For point of comparison, Israel is the world leader in air travel security.  Since 1968, no El-Al airliner has been hijacked, and no aircraft departing Israel’s Ben-Gurion Airport has ever been hijacked.  Yet Israel is one of the chief targets of terrorism.

The current security philosophy of the TSA is to try and look for bad items – like guns or box cutters.  The security philosophy of Israel is to try and look for bad people, and to provide multiple layers of defense.  Each individual wishing to board a flight in Israel starts by answering 8-10 behavioral questions – what they were doing in Israel, etc.  Based on the interview, additional scrutiny may be applied to the passenger.  Reportedly, young Arab men receive more thorough questioning and subsequent scrutiny than do other individuals.  Armed Sky Marshals are on every El-Al flight.  Most El-Al pilots are ex-military.  El-Al aircraft have stiffened floors between the cargo bay and passenger level, and a double-door interlock system to get into the cockpit.

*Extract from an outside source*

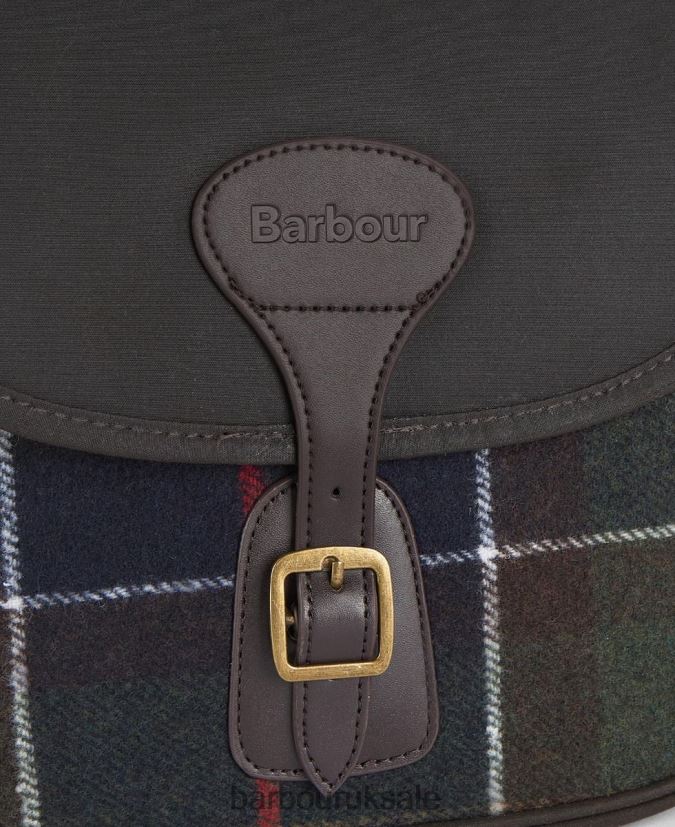 Tartan Crossbody Bag Barbour Women R08LB62408 Accessories Classic Tartan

Unlike what the TSA does, what Israel does is actually pretty effective – because it has to be.

For a variety of legal, social, and cost reasons, Israeli style screening will never be implemented in the US the way it is implemented in Israel.

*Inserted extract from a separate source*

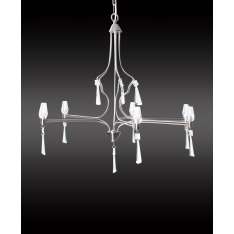 Żyrandol Spider Jp05D0215 - 6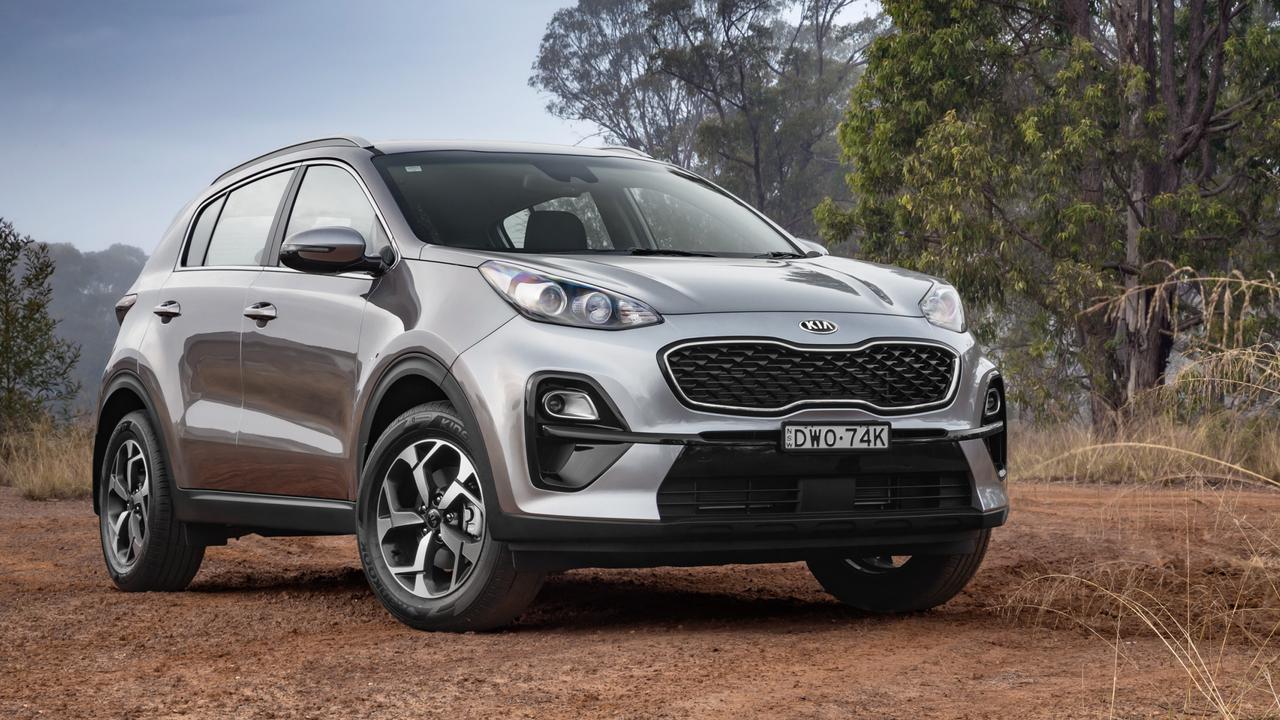 Kia Sportage and Stinger recalled for deadly fire risk Herald Sun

Instead, what we have is an organization that politically cannot do the things that are shown to work well (profiling), has a miserable record in stopping determined threats, is tremendously expensive, and makes air travel a big hassle for most Americans.

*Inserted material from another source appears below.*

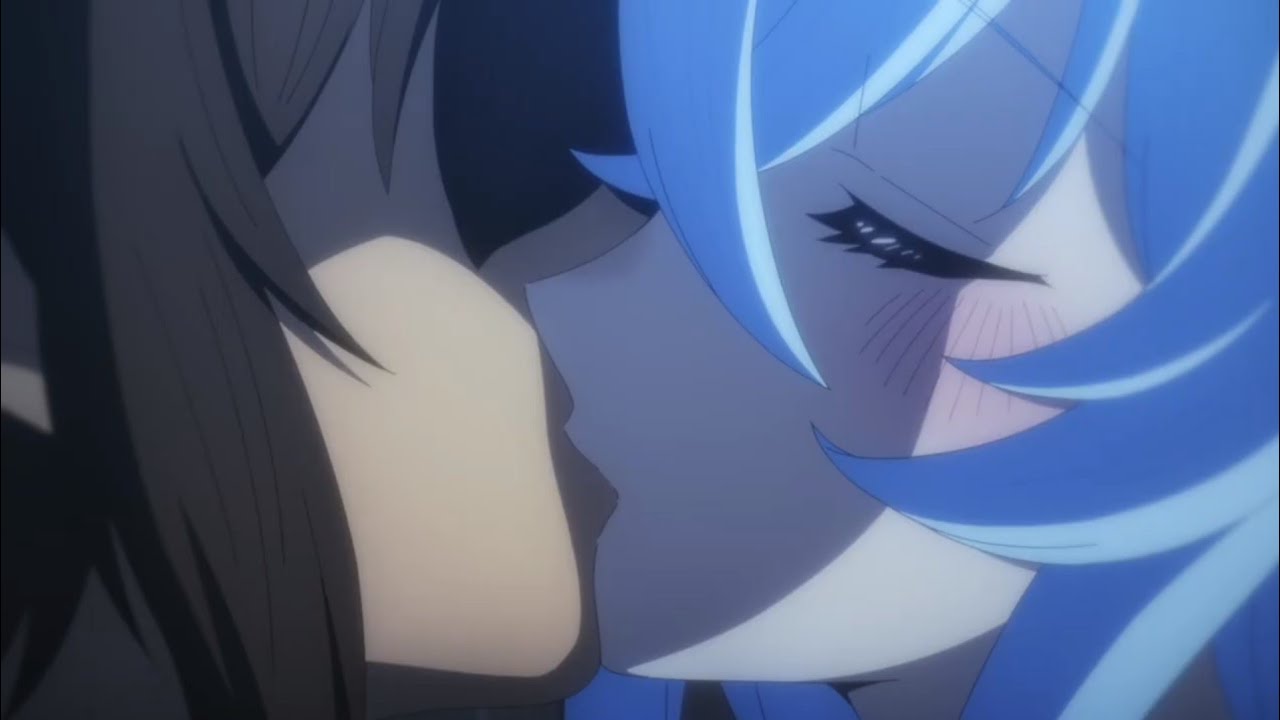 Fenrys And Filo Kissing | Chillin' in Another World | Episode 12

And, as we learned this week, the TSA may actually be making us less safe.

It turns out that the federal bureaucracy is so overwrought that the TSA didn’t have sufficient authority to complete terror background checks on its own employees.  The TSA was recently found to actually be employing 73 different people with ties to terrorism.

What’s the point of building a security apparatus to keep out terrorists if you’re going to staff it with possible terrorists?

Americans spend $6 billion a year on the TSA, so that we can put possible terrorists in charge of keeping terrorists off our airplanes.

The basic problem, like so much of the federal government, is the insistence on a one-size-fits-all policy, building a large organization to implement it, and then feigning shock when it is cumbersome and not universally liked.

We should talk about airline security like adults – from the perspective of threats, risks, and costs.  Furthermore, we should realize that different people, cities, and situations have different ideas about threats, risks, and costs.  The airports serving New York City face more threats than does Fargo’s Hector Airport.  It makes sense for security to be more thorough for flights going through New York than it does for flights between Fargo and Omaha.

There are some people who will read what I’ve written and recoil in horror at the idea of reducing a security agency.  I would like those people to have good security options available to them – as long as they don’t expect me to put up with it or pay for it.  I’m sure there is good money to be made filling the market niche for people who want much more security screening than what federal law requires.  I think there is also good money to be made serving people like myself – who usually want less security and more convenience.

Finally, since it is now impossible to fly anonymously in the US, and they ask every flyer for government ID anyhow, they may as well start accepting state issued concealed carry permits as a valid form of ID.  (Trivia: Concealed Weapons Permits are specifically disallowed as valid ID for boarding an aircraft).

Once they get over that hurdle, they may as well allow concealed carry on airplanes if your paperwork checks out.

I’d expect some airports and some airlines to have different policies about this – and that’s fine with me.  Again, let the flyers decide where they want to send their business.

What we learned on 9/11 is that the best way for Americans to protect themselves is to act bravely in the face of evil.  It’s up to all of us.

What we’ve learned since then is that it’s time to retire the TSA.  We want better safety, lower invasiveness, and all at a lower price.  Even better, I think we want choices.

I think we can do a lot better than paying $6 billion a year to pay possible terrorists to not find 95% of the guns people try sneaking on board.